Breaking The Plastic Wave is a clear signal that if we are to avoid that scenario, the solution lies in taking urgent, ambitious, and coordinated action across the entire plastic system with a clear emphasis on stemming the flow at its source.
We call on businesses and governments to:
Unite behind a common vision of a circular economy for plastic
Breaking the Plastic Wave recognises the need to build on current work and highlights the New Plastics Economy and other ambitious initiatives as a significant step.
The New Plastics Economy Global Commitment and Plastics Pact network already unite more than 850 organisations behind a common vision, and actionable targets, setting a clear direction and minimum ambition level to build on for 2025. We urge those outside this growing community to join this international effort. A binding global agreement that builds on the vision of a circular economy for plastic could also ensure a unified international response to plastic pollution that matches the scale of the problem.
Not turn away from one crisis to solve another
To respond to the devastating impacts of the coronavirus pandemic, without turning our attention away from other global challenges such as plastic pollution and climate change, we must accelerate the transition to a circular economy.
Breaking the Plastic Wave shows implementation delay of five years would result in an additional 80m tonnes of plastic entering our oceans between now and 2040. While this report shows delay today could lead to disaster tomorrow, it also shows that through the circular economy we have an opportunity to tackle plastic pollution at the source, while unlocking new opportunities for business.
Raise the ambition level
The Global Commitment and Plastics Pact network set a clear direction. However, we recognise we need to raise the ambition level further, for 2025 and beyond.
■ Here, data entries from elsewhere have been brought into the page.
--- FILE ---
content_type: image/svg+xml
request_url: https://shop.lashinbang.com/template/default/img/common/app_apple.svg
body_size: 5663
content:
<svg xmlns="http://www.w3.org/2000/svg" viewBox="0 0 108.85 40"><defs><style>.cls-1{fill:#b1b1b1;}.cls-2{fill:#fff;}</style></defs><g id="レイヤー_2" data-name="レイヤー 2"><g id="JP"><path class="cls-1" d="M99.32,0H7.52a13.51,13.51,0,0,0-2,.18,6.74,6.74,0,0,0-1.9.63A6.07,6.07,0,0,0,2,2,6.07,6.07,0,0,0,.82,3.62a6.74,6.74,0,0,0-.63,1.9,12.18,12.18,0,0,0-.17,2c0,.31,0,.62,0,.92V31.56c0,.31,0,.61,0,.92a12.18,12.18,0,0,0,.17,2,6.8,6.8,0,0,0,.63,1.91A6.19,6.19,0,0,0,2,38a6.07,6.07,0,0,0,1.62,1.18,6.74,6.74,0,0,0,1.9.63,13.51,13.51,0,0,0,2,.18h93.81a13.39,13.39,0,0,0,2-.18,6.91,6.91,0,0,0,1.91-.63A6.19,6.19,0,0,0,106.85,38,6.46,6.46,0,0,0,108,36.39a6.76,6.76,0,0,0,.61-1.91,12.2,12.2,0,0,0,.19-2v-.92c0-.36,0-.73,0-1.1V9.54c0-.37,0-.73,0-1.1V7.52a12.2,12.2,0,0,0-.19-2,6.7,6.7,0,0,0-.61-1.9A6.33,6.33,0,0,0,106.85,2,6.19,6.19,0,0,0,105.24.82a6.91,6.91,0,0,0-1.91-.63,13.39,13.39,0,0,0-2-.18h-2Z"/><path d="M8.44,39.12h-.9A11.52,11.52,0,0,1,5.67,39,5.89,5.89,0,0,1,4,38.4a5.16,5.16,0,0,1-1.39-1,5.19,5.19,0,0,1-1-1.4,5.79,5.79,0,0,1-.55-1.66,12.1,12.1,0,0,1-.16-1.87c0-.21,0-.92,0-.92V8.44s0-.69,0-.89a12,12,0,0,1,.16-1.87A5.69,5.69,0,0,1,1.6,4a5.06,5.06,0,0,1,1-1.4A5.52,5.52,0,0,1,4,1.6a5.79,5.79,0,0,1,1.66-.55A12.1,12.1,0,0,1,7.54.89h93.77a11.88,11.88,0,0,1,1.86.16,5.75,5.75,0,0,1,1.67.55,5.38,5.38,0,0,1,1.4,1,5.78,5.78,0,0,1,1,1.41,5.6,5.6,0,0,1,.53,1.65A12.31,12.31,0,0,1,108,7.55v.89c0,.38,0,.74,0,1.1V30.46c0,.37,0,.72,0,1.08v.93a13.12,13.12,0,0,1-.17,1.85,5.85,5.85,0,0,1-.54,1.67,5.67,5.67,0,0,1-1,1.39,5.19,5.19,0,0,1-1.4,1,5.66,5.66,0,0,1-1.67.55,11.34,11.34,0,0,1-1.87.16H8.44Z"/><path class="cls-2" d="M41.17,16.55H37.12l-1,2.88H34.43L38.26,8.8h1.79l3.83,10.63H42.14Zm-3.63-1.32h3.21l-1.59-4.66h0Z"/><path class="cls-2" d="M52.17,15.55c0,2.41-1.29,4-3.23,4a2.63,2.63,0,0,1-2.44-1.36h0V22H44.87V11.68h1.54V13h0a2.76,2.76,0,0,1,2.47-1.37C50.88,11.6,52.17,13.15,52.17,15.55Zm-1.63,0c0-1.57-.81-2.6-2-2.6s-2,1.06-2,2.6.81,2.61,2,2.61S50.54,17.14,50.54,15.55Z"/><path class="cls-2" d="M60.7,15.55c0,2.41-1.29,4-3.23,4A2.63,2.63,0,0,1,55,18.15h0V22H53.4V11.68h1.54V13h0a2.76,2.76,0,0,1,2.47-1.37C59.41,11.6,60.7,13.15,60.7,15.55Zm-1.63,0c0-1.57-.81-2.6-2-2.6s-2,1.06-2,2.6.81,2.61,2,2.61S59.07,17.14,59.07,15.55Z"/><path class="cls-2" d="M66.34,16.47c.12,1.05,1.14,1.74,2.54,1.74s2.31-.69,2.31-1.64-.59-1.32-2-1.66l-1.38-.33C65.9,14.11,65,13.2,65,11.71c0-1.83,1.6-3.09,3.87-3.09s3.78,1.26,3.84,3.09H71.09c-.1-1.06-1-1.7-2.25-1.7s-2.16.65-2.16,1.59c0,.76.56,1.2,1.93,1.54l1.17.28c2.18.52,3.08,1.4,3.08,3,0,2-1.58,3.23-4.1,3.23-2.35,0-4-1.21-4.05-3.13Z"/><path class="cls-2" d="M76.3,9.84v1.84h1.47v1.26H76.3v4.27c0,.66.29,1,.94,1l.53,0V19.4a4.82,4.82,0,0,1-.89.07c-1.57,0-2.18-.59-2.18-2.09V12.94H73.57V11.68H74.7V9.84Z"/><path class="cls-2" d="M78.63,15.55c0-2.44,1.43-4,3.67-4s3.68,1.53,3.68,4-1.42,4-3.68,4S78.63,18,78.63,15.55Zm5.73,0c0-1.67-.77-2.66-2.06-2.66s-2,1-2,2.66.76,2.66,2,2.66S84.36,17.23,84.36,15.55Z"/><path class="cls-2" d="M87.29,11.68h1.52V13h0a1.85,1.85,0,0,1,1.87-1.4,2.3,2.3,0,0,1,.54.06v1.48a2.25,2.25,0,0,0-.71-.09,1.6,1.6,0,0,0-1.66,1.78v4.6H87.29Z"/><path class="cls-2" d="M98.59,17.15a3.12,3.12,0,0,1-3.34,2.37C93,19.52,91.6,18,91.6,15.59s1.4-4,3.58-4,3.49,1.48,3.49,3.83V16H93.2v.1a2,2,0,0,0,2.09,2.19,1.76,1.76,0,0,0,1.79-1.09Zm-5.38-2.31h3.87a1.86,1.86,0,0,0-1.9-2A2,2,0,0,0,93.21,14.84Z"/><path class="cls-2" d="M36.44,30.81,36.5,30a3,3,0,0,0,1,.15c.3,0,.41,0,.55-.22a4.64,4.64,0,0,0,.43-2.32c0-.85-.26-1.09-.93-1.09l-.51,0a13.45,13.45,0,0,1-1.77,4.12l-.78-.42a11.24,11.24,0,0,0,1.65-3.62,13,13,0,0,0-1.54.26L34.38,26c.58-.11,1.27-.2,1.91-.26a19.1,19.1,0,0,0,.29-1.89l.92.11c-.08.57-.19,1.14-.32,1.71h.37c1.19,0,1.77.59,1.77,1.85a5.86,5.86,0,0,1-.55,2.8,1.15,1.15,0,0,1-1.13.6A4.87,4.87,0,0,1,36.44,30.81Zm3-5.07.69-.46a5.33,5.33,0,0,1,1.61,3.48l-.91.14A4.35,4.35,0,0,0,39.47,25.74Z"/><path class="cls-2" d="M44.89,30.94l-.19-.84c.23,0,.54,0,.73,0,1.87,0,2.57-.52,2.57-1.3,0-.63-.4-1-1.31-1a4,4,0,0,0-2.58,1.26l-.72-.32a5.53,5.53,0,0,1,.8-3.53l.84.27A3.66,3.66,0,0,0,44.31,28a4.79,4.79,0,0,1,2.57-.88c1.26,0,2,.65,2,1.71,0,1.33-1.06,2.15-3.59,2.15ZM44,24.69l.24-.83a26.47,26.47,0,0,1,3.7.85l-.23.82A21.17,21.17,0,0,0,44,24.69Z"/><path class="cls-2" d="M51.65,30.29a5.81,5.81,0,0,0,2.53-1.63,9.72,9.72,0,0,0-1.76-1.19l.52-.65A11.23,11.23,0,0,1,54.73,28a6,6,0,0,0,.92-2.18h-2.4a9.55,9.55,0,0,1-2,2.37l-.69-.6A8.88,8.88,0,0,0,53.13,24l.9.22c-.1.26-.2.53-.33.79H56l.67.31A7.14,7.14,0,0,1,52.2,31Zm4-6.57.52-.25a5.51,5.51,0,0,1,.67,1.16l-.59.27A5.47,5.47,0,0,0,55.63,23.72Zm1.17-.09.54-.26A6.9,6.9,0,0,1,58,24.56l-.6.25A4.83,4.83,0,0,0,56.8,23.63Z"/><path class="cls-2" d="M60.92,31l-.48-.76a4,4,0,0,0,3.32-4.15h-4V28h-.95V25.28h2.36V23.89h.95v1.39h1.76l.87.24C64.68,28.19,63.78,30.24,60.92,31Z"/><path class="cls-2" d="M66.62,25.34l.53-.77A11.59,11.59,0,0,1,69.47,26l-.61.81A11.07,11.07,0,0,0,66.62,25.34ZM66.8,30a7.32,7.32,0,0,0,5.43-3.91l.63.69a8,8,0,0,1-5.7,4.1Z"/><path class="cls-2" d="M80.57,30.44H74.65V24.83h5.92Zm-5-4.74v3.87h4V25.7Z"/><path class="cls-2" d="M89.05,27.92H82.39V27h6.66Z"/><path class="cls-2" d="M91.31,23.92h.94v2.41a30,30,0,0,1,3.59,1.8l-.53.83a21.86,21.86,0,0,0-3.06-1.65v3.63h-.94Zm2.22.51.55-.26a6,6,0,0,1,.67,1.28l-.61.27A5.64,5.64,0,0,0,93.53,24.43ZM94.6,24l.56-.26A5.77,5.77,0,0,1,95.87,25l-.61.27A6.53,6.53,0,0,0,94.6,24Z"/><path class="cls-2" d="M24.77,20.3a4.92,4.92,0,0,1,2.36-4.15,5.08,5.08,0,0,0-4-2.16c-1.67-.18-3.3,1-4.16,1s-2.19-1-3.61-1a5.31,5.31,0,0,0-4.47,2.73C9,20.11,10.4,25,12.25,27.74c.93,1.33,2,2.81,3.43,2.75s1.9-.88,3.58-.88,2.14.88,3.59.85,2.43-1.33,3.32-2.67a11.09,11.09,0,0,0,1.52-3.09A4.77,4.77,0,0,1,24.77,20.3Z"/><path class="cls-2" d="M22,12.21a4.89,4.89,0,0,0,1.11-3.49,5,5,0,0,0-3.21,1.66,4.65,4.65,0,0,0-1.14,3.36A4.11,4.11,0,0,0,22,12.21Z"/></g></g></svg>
We call on businesses and governments to:
Eliminate: Set absolute (virgin) plastic reduction targets, underpinned by increased efforts on elimination and reuse
Innovate: Embark on a well-funded R&D agenda, focused on solutions such as new delivery models and new materials, in particular for flexible plastic and multi-materials (representing 80% of remaining macroplastics leakage into the ocean in 2040)
Circulate: Set up mechanisms that improve the economics of recycling and provide stable, recurring funding of collection and recycling where industry pays its fair share, for example through Extended Producer Responsibility (EPR) schemes or equivalent industry-led initiatives
A pathway to build back better
As we look for ways to recover from the economic shock of coronavirus, the circular economy presents opportunities to build a more resilient and regenerative economy that is better than the one we had; addressing global challenges, such as plastic pollution and climate change, while helping us restore the environment, create jobs, and benefit society. The comprehensive circular economy approach set out here, which considers every stage of a product’s journey – before and after it reaches the customer – is not only vital to stopping plastic pollution, but as the study shows, it offers the strongest economic, social, and climate benefits. Compared with business-as-usual, the circular economy has the potential to generate savings of USD 200 billion per year, reduce greenhouse gases by 25%, and create 700,000 net additional jobs by 2040, making it a clear opportunity to build back better. Governments and businesses have shown sustained commitment to building a circular economy for plastic in recent years. This momentum can now be harnessed to transform the plastic system.